Year of compilation: 2001
Much of this site consists of flat, low-lying and very extensive wetlands, including huge stretches of marshes, tamarack bogs and meadows. These areas support high concentrations of moose and are also tremendously important for spawning fish, including the sturgeon. This latter species is of great value to the local aboriginal community, and the government of Manitoba has given the species special attention. At higher elevations there are deciduous and coniferous boreal forest habitats, and clustered around The Pas and Highway 10 are cultivated lands and improved grasslands. In the Tom Lamb WMA, ridge forests are composed of aspen, Jack Pine, and Black Spruce, while Balsam Poplar, willows, Manitoba Maple and Green Ash grow on the levees.
This area also supports hundreds of thousands of ducks, geese and swans on fall migration. Sandhill Cranes, Bald Eagles and Osprey nest in the area, along with colonial birds such as Eared Grebes, Common and Black terns, and Franklins Gulls. Several extralimital breeding records of American Avocet have been documented here too. Greater White-fronted Geese formerly concentrated here in large numbers during fall migration, but are rarely seen now due to the artificial flooding of the gravel bars and islands that they used to stage on. This IBA also holds a wide variety of southern boreal region breeding birds.
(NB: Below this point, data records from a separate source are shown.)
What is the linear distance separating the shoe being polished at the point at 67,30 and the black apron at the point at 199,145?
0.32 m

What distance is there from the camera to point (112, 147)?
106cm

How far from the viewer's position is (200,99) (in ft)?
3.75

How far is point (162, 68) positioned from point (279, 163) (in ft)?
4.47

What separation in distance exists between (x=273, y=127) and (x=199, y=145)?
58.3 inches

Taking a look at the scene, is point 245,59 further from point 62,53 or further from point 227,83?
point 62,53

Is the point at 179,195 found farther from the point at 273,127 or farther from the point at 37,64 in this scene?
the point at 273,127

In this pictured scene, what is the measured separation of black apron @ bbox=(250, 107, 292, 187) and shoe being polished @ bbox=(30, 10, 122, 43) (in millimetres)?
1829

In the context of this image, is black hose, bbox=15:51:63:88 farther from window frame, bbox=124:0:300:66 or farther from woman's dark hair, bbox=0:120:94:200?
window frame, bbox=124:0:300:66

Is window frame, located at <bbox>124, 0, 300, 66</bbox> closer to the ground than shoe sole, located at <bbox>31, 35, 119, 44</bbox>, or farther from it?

Not all parties agree on the manner that the water has been managed here. The river regime formerly included two annual floods, which kept the delta active and productive. Canals and dams were built in the 1930s and 1940s primarily as an aid to muskrat ranching. In the 1960s Manitoba Hydro built a large dam at Grand Rapids that flooded 200,000 acres (81,000 ha) of land that became part of Cedar Lake Reservoir. The project additionally affected the hydrology of a minimum .5 million acres (202,500 ha) of delta. Mitigation for the dams effects on wildlife was primarily left to the Manitoba government who were assisted by Ducks Unlimited (DU). DU has built numerous channels, dykes and water-control structures, as well as fish ladders into two major wetlands near The Pas. Water level management is never easy, and where fishing, agricultural and utility interests compete with wildlife interests, management becomes complex. Ideally, management plans for the marshes are needed that in some manner replicate the historical flood patterns.